Фрагмент страницы —
---+---
Ясно, что слова этого типа, слова, которые, очевидно, выражают сильное желание, слова, первоначальная функция которых, с точки зрения психологии личности, состоит в пробуждении веры в то, что сбудутся надежды и предчувствия, и тем самым стимулируют усилия, настойчивость и энергию, – такие слова нельзя считать простым средством коммуникации или определениями. Мистические слова благословения, изобилия, стабильности, а также грозные императивы заклятий, следует трактовать скорее как речевые акты, которые излучают эмоциональное воздействие, воспроизводят чувство, которые влекут за собой широкую систему ассоциаций.

Кроме того, опосредствованная функция таких слов заключается в их воздействии на психологию каждого члена общины. Но это воздействие не остается совершенно индивидуальным. Это один из тех мощных компонентов, которые способствуют объединению жителей деревни в эффективную команду огородников.

Таким образом, тот факт, что община знакома с заклинаниями и знает их слова, является наиболее важным ключом при вербализации магических выражений – т. е., если мы отдаем отчет в том, что такой культурный феномен, как словесная магия, развивается медленно, что он постепенно обретает форму через посредство ментальных и социальных сил, воздействующих на нее; кроме того, что истинное raison d’être[19]19
  Понимание (фр.).
---+---
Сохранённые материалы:
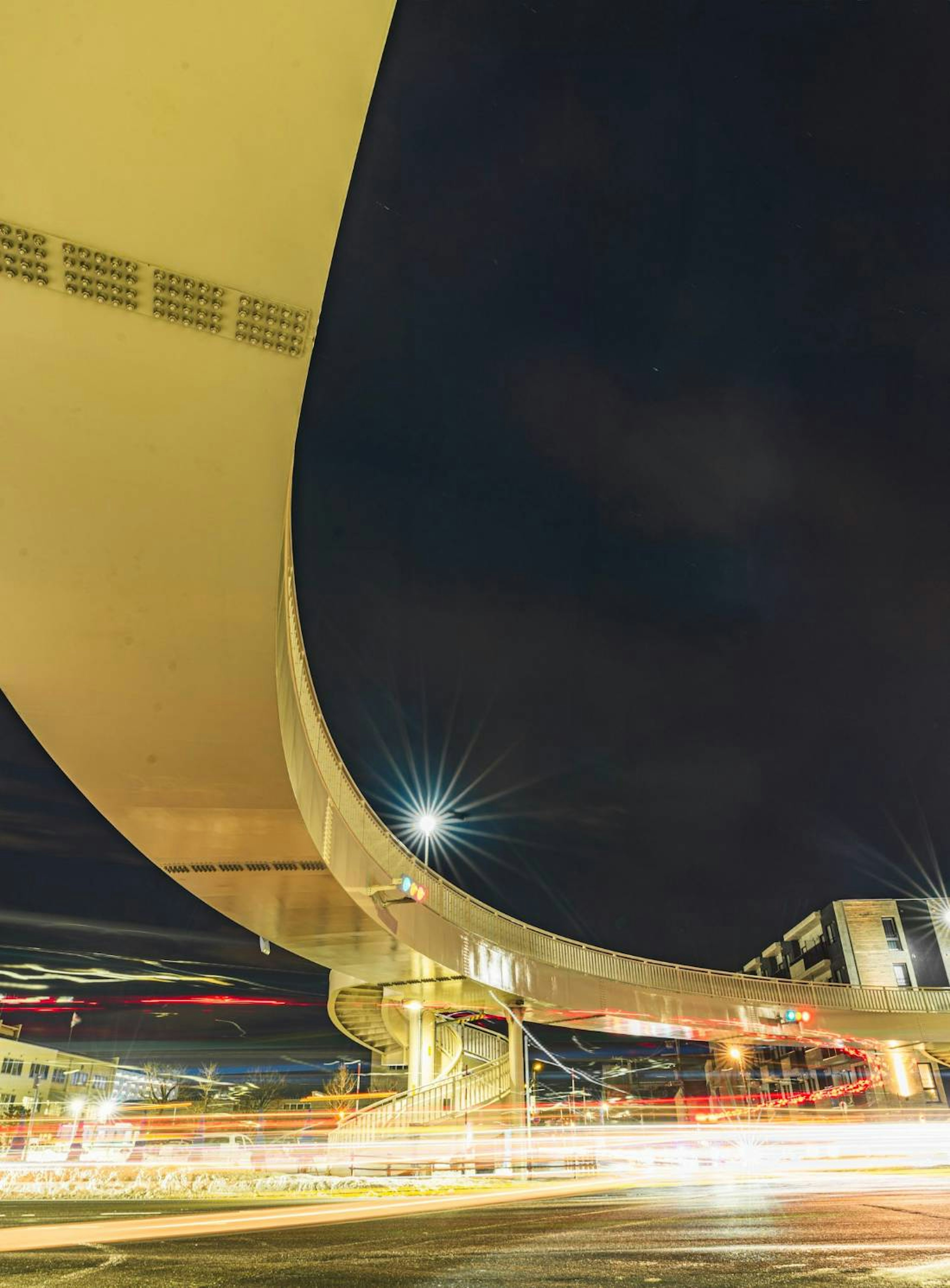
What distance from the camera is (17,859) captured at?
40.1m

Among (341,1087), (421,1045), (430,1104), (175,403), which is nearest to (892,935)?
(341,1087)

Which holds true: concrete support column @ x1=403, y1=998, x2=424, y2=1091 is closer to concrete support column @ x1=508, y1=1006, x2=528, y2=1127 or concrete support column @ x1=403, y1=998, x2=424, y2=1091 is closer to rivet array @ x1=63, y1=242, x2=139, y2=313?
Answer: concrete support column @ x1=508, y1=1006, x2=528, y2=1127

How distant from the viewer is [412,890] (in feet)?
54.7

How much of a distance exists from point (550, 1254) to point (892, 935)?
66.7 metres

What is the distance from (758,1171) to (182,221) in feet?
88.2

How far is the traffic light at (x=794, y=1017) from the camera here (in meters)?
30.2

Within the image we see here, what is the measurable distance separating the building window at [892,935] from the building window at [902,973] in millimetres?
863

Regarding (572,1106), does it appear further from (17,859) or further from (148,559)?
(17,859)

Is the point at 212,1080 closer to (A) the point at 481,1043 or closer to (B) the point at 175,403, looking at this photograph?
(A) the point at 481,1043

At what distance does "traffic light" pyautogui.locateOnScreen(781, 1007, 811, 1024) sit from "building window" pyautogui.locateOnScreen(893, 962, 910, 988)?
37.1 meters

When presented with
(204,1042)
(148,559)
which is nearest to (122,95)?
(148,559)

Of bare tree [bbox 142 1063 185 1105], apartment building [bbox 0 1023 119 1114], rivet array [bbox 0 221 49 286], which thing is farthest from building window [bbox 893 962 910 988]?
apartment building [bbox 0 1023 119 1114]

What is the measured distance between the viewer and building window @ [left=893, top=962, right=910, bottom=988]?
200 ft

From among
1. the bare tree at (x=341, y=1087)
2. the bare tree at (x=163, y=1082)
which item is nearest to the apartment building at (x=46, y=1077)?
---+---
Задания —
1. Чему, согласно фрагменту о словесной магии, способствует воздействие таких слов на членов общины?
2. Выпишите без изменений из фрагмента о словесной магии часть, которая начинается со слов «Кроме того, опосредствованная» и заканчивается словами «Понимание (фр.).».
Материалы для работы не понадобятся.

Готовые ответы —
1. Объединению жителей деревни в эффективную команду огородников.

2.
Кроме того, опосредствованная функция таких слов заключается в их воздействии на психологию каждого члена общины. Но это воздействие не остается совершенно индивидуальным. Это один из тех мощных компонентов, которые способствуют объединению жителей деревни в эффективную команду огородников.

Таким образом, тот факт, что община знакома с заклинаниями и знает их слова, является наиболее важным ключом при вербализации магических выражений – т. е., если мы отдаем отчет в том, что такой культурный феномен, как словесная магия, развивается медленно, что он постепенно обретает форму через посредство ментальных и социальных сил, воздействующих на нее; кроме того, что истинное raison d’être[19]19
  Понимание (фр.).